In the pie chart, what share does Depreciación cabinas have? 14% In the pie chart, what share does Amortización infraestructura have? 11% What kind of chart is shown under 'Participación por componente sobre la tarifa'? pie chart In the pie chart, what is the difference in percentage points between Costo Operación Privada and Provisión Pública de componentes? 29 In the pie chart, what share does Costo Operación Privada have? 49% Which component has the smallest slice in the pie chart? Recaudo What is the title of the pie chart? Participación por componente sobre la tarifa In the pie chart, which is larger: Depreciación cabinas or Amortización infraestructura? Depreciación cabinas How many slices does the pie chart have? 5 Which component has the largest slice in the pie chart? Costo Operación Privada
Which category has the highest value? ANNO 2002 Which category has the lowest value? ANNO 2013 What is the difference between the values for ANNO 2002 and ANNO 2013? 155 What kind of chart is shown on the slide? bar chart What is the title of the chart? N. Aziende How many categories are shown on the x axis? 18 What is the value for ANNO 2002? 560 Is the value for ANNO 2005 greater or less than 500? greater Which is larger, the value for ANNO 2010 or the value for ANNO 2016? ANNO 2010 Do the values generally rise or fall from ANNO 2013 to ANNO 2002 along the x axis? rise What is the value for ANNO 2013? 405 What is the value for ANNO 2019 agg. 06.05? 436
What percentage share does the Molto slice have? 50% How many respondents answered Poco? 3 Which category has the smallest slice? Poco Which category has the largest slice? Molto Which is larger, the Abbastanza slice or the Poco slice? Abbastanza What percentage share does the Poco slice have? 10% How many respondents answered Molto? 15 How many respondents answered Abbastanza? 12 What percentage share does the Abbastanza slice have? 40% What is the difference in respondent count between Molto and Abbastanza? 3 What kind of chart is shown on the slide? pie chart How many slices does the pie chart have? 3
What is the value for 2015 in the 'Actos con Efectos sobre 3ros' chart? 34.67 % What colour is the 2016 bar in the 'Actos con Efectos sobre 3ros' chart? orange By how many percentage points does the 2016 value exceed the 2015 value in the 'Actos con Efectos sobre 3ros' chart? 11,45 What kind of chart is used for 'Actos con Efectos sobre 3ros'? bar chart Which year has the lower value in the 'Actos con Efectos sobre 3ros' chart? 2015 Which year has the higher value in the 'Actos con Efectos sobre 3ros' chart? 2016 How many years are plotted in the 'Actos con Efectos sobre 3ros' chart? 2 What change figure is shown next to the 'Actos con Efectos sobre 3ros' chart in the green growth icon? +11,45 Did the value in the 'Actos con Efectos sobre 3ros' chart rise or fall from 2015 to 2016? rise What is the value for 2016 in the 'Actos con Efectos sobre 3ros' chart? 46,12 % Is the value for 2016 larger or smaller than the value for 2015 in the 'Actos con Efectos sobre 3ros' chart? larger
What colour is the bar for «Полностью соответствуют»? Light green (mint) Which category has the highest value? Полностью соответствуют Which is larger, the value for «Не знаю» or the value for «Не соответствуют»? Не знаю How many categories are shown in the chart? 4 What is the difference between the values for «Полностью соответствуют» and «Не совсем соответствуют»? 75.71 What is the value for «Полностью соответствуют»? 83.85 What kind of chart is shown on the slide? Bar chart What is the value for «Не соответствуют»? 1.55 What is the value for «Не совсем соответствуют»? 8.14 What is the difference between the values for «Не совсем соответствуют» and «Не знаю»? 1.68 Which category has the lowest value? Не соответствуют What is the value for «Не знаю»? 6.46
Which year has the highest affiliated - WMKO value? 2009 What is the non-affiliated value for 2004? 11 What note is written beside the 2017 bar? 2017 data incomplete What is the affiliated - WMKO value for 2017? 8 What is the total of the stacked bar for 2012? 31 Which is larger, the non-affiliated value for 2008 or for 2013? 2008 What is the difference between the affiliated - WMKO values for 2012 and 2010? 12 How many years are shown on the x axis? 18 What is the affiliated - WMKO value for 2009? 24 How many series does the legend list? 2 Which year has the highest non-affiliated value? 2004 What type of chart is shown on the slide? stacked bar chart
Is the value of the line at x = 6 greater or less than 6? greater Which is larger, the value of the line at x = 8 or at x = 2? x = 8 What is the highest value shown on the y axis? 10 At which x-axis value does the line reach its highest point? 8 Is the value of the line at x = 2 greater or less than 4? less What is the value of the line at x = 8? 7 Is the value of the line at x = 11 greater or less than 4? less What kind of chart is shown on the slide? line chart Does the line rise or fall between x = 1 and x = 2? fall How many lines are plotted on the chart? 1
§
→ **Job item**
Set down all seven lines above again, word for word, with every character kept the same.

→ **Your solution**
In the pie chart, what share does Depreciación cabinas have? 14% In the pie chart, what share does Amortización infraestructura have? 11% What kind of chart is shown under 'Participación por componente sobre la tarifa'? pie chart In the pie chart, what is the difference in percentage points between Costo Operación Privada and Provisión Pública de componentes? 29 In the pie chart, what share does Costo Operación Privada have? 49% Which component has the smallest slice in the pie chart? Recaudo What is the title of the pie chart? Participación por componente sobre la tarifa In the pie chart, which is larger: Depreciación cabinas or Amortización infraestructura? Depreciación cabinas How many slices does the pie chart have? 5 Which component has the largest slice in the pie chart? Costo Operación Privada
Which category has the highest value? ANNO 2002 Which category has the lowest value? ANNO 2013 What is the difference between the values for ANNO 2002 and ANNO 2013? 155 What kind of chart is shown on the slide? bar chart What is the title of the chart? N. Aziende How many categories are shown on the x axis? 18 What is the value for ANNO 2002? 560 Is the value for ANNO 2005 greater or less than 500? greater Which is larger, the value for ANNO 2010 or the value for ANNO 2016? ANNO 2010 Do the values generally rise or fall from ANNO 2013 to ANNO 2002 along the x axis? rise What is the value for ANNO 2013? 405 What is the value for ANNO 2019 agg. 06.05? 436
What percentage share does the Molto slice have? 50% How many respondents answered Poco? 3 Which category has the smallest slice? Poco Which category has the largest slice? Molto Which is larger, the Abbastanza slice or the Poco slice? Abbastanza What percentage share does the Poco slice have? 10% How many respondents answered Molto? 15 How many respondents answered Abbastanza? 12 What percentage share does the Abbastanza slice have? 40% What is the difference in respondent count between Molto and Abbastanza? 3 What kind of chart is shown on the slide? pie chart How many slices does the pie chart have? 3
What is the value for 2015 in the 'Actos con Efectos sobre 3ros' chart? 34.67 % What colour is the 2016 bar in the 'Actos con Efectos sobre 3ros' chart? orange By how many percentage points does the 2016 value exceed the 2015 value in the 'Actos con Efectos sobre 3ros' chart? 11,45 What kind of chart is used for 'Actos con Efectos sobre 3ros'? bar chart Which year has the lower value in the 'Actos con Efectos sobre 3ros' chart? 2015 Which year has the higher value in the 'Actos con Efectos sobre 3ros' chart? 2016 How many years are plotted in the 'Actos con Efectos sobre 3ros' chart? 2 What change figure is shown next to the 'Actos con Efectos sobre 3ros' chart in the green growth icon? +11,45 Did the value in the 'Actos con Efectos sobre 3ros' chart rise or fall from 2015 to 2016? rise What is the value for 2016 in the 'Actos con Efectos sobre 3ros' chart? 46,12 % Is the value for 2016 larger or smaller than the value for 2015 in the 'Actos con Efectos sobre 3ros' chart? larger
What colour is the bar for «Полностью соответствуют»? Light green (mint) Which category has the highest value? Полностью соответствуют Which is larger, the value for «Не знаю» or the value for «Не соответствуют»? Не знаю How many categories are shown in the chart? 4 What is the difference between the values for «Полностью соответствуют» and «Не совсем соответствуют»? 75.71 What is the value for «Полностью соответствуют»? 83.85 What kind of chart is shown on the slide? Bar chart What is the value for «Не соответствуют»? 1.55 What is the value for «Не совсем соответствуют»? 8.14 What is the difference between the values for «Не совсем соответствуют» and «Не знаю»? 1.68 Which category has the lowest value? Не соответствуют What is the value for «Не знаю»? 6.46
Which year has the highest affiliated - WMKO value? 2009 What is the non-affiliated value for 2004? 11 What note is written beside the 2017 bar? 2017 data incomplete What is the affiliated - WMKO value for 2017? 8 What is the total of the stacked bar for 2012? 31 Which is larger, the non-affiliated value for 2008 or for 2013? 2008 What is the difference between the affiliated - WMKO values for 2012 and 2010? 12 How many years are shown on the x axis? 18 What is the affiliated - WMKO value for 2009? 24 How many series does the legend list? 2 Which year has the highest non-affiliated value? 2004 What type of chart is shown on the slide? stacked bar chart
Is the value of the line at x = 6 greater or less than 6? greater Which is larger, the value of the line at x = 8 or at x = 2? x = 8 What is the highest value shown on the y axis? 10 At which x-axis value does the line reach its highest point? 8 Is the value of the line at x = 2 greater or less than 4? less What is the value of the line at x = 8? 7 Is the value of the line at x = 11 greater or less than 4? less What kind of chart is shown on the slide? line chart Does the line rise or fall between x = 1 and x = 2? fall How many lines are plotted on the chart? 1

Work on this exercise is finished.